The risk of defamation liability to the suspect is minimal. Under New York Times v. Sullivan 376 U.S. 254 (1964) and related cases, to prevail in defamation case with a media defendant, a public figure plaintiff, or a matter of public concern, the plaintiff must show "actual malice."
In Rosenbloom v. Metromedia Inc., 403 U.S. 29 (1971), the U.S. Supreme Court extended the “actual malice” standard to statements about matters of public concern—even where the plaintiff is a private figure. According to the Court, "if a matter is a subject of public or general interest, it cannot suddenly become less so merely because a private individual did not 'voluntarily' choose to become involved. The public's primary interest is in the event; the public focus on the conduct of the participant and the content, effect, and significance of the conduct, not the participant's prior anonymity or notoriety."
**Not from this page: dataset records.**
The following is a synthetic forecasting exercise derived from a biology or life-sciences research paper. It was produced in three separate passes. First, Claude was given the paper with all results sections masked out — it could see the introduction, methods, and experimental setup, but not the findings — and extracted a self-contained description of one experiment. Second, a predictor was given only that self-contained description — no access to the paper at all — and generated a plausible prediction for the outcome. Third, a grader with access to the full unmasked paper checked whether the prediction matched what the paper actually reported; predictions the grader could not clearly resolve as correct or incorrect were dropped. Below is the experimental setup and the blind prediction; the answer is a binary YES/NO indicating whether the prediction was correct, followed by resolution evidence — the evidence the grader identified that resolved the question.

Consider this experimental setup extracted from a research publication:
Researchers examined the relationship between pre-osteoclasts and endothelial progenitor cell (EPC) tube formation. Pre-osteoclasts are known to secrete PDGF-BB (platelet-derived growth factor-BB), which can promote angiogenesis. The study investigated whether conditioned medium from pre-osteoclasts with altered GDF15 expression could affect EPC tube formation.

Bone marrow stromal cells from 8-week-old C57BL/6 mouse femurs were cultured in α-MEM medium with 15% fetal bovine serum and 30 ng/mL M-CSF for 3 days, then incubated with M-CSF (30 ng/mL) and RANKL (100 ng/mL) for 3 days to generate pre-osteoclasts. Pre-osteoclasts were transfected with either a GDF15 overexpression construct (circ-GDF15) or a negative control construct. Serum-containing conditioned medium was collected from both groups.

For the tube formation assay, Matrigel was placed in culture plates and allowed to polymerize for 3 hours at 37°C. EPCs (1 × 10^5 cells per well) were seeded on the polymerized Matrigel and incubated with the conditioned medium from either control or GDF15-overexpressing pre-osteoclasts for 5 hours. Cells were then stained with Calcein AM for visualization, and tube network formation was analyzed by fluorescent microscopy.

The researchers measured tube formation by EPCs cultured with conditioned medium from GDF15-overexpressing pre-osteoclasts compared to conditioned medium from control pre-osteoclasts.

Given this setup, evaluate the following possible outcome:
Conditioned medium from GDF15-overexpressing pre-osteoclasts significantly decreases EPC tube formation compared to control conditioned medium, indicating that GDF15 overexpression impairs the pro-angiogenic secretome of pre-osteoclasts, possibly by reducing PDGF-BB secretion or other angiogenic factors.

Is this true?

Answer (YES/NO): NO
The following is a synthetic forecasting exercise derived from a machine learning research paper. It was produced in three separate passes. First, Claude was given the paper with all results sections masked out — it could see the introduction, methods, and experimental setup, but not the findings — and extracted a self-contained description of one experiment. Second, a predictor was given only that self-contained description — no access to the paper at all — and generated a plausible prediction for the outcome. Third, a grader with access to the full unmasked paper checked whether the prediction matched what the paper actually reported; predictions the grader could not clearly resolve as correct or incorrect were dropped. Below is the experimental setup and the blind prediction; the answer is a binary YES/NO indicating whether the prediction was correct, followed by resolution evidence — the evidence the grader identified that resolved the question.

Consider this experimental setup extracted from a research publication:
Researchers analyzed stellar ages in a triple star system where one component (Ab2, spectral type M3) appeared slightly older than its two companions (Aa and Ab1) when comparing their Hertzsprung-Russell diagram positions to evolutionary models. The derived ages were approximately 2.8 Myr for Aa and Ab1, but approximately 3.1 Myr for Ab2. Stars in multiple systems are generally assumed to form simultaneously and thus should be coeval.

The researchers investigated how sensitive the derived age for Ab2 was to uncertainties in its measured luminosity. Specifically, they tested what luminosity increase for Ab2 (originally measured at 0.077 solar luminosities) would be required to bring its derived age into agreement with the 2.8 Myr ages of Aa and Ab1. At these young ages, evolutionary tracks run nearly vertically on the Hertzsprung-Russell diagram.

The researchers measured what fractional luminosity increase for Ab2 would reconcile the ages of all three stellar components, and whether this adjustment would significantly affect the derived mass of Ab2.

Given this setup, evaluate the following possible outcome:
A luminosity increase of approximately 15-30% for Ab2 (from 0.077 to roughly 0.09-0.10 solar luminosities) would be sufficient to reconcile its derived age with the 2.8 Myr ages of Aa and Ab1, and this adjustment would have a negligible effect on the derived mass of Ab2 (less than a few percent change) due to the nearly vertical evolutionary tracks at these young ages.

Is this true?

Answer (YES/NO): NO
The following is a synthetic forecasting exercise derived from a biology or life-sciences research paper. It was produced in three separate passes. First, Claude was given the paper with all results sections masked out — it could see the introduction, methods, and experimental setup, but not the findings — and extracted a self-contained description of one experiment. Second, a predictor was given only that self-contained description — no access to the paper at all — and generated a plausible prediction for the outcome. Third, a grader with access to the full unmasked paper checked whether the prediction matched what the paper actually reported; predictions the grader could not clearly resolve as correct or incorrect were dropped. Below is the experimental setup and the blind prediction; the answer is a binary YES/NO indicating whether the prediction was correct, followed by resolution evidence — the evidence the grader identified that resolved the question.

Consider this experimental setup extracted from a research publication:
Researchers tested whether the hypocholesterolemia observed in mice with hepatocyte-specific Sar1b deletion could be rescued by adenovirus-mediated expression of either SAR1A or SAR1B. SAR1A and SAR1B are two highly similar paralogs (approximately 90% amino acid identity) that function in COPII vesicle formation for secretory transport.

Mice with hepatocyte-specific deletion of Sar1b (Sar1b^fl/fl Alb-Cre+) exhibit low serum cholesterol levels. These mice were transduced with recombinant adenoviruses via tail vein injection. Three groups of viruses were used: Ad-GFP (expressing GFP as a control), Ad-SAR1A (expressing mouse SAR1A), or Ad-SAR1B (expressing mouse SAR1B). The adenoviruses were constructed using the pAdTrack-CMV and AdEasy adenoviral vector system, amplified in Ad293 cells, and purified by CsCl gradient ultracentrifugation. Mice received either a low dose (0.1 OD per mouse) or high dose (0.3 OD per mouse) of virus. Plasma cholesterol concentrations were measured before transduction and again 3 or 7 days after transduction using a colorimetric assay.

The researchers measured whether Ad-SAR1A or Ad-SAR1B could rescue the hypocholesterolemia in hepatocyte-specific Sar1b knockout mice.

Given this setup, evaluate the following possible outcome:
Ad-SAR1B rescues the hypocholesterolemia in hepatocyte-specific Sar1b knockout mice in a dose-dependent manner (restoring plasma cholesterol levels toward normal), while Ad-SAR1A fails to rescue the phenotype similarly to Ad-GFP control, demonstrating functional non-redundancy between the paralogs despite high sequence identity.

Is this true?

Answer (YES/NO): NO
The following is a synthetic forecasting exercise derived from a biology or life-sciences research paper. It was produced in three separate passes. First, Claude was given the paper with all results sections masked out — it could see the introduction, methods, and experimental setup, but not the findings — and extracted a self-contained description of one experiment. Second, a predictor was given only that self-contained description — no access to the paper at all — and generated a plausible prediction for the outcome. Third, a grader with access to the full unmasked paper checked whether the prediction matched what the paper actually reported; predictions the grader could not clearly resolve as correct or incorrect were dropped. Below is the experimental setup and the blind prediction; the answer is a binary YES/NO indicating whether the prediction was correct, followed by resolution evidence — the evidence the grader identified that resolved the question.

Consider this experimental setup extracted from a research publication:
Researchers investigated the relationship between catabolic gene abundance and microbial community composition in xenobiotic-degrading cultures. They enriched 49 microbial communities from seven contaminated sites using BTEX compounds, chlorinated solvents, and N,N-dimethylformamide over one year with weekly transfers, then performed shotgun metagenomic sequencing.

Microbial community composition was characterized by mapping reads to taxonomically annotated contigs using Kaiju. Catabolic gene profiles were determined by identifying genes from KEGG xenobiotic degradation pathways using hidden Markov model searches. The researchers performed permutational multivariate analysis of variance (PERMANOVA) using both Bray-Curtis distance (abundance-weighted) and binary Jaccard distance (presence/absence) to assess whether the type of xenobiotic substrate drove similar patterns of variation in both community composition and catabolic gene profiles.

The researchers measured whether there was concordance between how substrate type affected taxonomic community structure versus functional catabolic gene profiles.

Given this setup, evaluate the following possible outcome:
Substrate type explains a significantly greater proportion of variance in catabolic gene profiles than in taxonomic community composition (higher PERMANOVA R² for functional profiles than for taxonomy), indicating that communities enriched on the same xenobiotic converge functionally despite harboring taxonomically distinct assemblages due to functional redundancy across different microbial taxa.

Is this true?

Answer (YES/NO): NO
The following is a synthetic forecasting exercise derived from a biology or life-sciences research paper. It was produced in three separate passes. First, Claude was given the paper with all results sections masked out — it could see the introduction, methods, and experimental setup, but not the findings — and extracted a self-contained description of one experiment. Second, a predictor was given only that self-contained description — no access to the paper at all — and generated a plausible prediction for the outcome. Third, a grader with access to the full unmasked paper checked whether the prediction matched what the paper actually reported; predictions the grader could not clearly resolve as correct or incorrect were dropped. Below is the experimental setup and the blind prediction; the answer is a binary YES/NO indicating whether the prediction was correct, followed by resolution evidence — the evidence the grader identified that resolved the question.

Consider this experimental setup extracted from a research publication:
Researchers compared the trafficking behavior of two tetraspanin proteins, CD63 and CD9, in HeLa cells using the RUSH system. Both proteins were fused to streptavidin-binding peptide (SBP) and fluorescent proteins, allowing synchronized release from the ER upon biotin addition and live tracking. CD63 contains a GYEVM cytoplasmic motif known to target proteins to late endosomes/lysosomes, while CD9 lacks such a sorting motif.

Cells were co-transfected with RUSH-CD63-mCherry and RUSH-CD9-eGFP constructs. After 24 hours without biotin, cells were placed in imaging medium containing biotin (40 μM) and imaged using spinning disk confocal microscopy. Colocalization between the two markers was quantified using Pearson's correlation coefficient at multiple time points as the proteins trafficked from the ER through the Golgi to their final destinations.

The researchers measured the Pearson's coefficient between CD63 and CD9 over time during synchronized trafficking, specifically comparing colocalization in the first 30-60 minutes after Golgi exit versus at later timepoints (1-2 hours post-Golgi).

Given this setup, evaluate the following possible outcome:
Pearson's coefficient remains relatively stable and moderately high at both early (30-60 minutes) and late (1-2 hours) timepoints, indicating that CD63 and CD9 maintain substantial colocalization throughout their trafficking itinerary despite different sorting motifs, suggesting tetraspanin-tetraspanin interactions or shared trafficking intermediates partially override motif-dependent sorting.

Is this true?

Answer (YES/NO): NO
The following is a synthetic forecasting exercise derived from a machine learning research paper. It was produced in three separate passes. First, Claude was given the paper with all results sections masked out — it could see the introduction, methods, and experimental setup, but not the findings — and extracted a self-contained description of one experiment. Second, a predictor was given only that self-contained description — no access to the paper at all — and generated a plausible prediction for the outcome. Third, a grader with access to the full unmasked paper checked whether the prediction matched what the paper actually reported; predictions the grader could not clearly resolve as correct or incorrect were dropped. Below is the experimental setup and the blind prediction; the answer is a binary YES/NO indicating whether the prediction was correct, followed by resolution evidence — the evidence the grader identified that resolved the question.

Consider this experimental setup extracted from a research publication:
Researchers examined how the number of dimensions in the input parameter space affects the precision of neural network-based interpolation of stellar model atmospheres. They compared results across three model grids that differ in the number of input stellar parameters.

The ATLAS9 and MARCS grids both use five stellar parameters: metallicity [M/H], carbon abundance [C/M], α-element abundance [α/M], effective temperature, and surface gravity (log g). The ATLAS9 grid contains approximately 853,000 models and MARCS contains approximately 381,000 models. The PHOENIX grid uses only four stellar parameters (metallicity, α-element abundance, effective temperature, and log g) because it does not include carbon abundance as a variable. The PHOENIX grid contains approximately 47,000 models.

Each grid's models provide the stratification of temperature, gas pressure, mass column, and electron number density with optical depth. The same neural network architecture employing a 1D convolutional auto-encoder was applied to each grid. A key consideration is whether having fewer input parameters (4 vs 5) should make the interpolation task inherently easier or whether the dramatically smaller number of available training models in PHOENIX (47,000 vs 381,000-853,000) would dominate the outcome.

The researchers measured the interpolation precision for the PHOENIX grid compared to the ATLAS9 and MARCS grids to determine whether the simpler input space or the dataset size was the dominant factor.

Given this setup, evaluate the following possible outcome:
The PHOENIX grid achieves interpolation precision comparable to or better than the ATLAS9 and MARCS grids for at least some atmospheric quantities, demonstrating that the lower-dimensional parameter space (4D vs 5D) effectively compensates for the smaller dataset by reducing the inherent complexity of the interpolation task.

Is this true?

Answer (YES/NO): NO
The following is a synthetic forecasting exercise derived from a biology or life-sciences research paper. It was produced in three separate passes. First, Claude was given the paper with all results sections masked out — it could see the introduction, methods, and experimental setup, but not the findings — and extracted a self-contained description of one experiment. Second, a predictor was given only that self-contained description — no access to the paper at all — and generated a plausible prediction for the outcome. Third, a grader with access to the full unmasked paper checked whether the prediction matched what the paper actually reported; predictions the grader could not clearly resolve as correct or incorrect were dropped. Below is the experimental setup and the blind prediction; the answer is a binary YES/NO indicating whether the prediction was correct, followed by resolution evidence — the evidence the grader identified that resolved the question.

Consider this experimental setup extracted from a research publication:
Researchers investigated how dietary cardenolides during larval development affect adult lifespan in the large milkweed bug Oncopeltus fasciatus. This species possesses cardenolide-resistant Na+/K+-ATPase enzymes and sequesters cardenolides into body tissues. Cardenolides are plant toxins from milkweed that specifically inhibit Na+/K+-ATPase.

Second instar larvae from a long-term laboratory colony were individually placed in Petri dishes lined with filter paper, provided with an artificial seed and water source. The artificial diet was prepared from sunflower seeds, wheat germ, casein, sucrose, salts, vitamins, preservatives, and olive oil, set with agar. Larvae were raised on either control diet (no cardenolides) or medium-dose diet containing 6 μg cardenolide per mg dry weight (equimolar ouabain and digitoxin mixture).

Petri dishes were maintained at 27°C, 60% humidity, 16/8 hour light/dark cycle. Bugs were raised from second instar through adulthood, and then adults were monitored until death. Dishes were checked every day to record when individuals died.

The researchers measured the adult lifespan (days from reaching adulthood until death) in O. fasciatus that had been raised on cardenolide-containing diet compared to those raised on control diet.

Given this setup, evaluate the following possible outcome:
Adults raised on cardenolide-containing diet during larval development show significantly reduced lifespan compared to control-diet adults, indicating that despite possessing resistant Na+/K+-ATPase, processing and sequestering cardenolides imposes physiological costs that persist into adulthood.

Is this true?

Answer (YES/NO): NO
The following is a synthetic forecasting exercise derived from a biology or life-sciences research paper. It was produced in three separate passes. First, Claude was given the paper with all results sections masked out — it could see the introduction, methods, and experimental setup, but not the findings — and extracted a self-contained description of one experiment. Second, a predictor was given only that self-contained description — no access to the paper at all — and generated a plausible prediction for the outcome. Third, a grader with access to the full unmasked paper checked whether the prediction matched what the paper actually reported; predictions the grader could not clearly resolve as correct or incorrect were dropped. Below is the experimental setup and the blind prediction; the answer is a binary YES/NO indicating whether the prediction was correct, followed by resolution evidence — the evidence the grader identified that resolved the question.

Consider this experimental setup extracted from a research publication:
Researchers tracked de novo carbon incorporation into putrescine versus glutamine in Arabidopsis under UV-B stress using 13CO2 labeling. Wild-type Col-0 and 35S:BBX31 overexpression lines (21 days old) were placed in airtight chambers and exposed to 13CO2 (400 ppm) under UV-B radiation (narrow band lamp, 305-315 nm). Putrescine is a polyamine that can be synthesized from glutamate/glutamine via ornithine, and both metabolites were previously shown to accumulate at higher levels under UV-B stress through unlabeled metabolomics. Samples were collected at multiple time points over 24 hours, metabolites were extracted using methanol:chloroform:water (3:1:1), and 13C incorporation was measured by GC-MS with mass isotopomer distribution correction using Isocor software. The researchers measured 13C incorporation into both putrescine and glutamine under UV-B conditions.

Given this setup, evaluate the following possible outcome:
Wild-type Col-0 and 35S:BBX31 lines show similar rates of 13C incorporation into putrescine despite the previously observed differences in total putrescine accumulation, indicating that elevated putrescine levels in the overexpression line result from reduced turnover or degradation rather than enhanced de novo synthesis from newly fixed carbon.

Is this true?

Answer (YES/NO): NO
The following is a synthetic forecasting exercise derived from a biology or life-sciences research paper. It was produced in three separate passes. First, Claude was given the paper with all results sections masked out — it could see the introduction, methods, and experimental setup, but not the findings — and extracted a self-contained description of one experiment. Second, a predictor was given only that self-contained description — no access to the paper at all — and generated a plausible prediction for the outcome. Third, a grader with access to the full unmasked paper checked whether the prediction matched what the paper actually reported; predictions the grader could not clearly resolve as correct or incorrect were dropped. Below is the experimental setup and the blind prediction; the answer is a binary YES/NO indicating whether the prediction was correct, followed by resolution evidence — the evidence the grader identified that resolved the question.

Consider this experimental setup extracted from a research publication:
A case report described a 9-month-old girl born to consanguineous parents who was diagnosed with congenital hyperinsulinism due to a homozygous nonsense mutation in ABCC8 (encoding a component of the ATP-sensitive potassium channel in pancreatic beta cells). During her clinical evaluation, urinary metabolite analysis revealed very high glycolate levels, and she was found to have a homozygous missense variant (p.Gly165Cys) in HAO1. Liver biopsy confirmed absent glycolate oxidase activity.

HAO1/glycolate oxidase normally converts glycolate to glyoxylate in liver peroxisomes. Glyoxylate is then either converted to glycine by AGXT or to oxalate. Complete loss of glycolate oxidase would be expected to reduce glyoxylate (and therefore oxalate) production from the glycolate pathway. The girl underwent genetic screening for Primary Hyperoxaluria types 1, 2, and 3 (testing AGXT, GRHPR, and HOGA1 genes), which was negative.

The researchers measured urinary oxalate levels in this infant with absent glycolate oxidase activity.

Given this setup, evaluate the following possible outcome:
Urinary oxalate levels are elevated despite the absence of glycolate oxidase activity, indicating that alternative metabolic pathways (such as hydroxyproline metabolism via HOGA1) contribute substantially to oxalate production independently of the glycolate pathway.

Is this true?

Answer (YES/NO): YES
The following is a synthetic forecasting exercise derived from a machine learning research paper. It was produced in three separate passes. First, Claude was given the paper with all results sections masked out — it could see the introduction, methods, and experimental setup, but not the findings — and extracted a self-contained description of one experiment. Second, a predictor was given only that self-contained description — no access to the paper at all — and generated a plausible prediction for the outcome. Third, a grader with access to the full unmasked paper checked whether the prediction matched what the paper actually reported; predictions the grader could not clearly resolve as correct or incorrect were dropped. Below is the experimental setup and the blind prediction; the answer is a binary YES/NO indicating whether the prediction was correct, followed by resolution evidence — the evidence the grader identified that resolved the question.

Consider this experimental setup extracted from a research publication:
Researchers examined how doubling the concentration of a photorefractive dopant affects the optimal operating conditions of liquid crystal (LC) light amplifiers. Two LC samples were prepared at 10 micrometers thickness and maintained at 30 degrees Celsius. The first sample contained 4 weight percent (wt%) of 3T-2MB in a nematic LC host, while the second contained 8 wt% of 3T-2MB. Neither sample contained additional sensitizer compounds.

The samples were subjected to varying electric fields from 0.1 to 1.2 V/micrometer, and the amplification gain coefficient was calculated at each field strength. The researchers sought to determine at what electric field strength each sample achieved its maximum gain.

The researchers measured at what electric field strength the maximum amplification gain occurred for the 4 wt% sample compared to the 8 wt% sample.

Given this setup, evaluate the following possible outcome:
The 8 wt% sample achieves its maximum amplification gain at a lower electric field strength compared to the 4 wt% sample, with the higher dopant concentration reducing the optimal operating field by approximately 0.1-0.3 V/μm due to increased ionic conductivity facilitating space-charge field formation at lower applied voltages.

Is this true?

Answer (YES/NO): NO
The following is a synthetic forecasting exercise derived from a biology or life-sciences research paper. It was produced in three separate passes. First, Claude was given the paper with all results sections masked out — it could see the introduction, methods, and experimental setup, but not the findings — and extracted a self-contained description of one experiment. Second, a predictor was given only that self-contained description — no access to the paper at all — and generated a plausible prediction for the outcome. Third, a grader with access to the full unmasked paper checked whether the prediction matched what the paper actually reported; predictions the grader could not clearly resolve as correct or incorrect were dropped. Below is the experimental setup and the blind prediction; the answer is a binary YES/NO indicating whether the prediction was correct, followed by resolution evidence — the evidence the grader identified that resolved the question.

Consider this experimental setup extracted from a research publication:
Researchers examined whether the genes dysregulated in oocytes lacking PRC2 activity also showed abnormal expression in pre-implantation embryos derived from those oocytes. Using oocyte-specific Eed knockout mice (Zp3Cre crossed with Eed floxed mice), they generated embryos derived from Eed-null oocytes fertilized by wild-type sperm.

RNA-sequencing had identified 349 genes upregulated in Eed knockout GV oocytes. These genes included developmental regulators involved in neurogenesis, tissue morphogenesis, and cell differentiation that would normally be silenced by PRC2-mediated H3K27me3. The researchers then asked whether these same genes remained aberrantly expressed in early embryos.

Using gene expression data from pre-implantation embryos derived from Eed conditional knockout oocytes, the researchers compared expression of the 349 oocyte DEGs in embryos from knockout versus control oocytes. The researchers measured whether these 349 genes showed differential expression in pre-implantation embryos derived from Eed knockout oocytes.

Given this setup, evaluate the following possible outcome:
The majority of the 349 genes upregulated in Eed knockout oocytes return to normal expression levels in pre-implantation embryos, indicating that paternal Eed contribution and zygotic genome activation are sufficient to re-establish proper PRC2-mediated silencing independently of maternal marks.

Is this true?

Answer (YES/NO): NO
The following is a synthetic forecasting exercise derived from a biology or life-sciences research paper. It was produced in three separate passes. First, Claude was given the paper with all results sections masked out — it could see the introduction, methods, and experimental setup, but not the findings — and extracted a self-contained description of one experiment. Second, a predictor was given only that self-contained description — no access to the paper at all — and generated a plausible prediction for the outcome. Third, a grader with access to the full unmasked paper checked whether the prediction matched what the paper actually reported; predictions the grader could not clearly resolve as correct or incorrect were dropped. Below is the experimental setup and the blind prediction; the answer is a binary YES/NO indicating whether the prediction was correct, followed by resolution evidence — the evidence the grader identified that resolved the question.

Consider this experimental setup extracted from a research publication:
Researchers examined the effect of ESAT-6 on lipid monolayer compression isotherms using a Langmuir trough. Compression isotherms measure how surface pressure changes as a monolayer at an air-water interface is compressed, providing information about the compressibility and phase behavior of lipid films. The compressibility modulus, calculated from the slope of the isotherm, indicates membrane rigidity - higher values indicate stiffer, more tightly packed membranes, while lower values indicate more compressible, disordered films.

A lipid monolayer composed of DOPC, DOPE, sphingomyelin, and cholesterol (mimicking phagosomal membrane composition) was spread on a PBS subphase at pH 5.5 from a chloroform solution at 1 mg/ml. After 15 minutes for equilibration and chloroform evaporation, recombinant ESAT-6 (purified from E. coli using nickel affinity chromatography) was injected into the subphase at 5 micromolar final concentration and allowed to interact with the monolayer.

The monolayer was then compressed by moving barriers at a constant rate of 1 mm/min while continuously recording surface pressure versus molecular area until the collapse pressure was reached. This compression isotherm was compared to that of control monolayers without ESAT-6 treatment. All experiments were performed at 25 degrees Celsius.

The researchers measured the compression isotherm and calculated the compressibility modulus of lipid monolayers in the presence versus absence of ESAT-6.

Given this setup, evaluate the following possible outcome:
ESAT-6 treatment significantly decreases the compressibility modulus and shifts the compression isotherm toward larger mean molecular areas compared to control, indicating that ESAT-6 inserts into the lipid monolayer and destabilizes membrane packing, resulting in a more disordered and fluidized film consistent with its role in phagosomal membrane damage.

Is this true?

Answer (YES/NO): YES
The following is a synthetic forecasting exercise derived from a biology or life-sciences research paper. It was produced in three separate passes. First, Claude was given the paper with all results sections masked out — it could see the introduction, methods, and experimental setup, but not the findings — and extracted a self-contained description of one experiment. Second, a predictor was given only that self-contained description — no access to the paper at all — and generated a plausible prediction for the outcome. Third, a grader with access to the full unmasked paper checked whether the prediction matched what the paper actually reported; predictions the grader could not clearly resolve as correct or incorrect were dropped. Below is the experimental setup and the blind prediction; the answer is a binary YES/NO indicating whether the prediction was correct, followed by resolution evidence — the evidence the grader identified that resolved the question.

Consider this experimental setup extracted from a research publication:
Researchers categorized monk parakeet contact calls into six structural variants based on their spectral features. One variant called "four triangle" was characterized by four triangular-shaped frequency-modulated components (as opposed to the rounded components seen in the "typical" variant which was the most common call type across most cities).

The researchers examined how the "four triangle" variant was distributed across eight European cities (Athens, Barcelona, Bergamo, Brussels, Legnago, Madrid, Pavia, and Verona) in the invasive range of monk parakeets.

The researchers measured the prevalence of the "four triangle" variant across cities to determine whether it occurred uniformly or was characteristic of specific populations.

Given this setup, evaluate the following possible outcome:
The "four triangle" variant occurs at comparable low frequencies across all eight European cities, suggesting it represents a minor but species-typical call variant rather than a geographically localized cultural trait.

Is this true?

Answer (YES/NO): NO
The most recent development to the matters of public concern doctrine came when the Supreme Court decided Snyder v. Phelps, 131 S.Ct. 1207 (2011). At issue was whether statements made by members of the Westboro Baptist Church at the funeral of Marine Matthew Snyder related to matters of public concern and thus were protected by the First Amendment. To determine whether a statement relates to a matter of public concern, the Court created a two-part test. A statement related to a matter of public concern if: (1) the statement related “to any matter of political, social, or other concern to the community,” or (2) the statement related to “a subject of legitimate news interest; that is, a subject of general interest and of value and concern to the public.”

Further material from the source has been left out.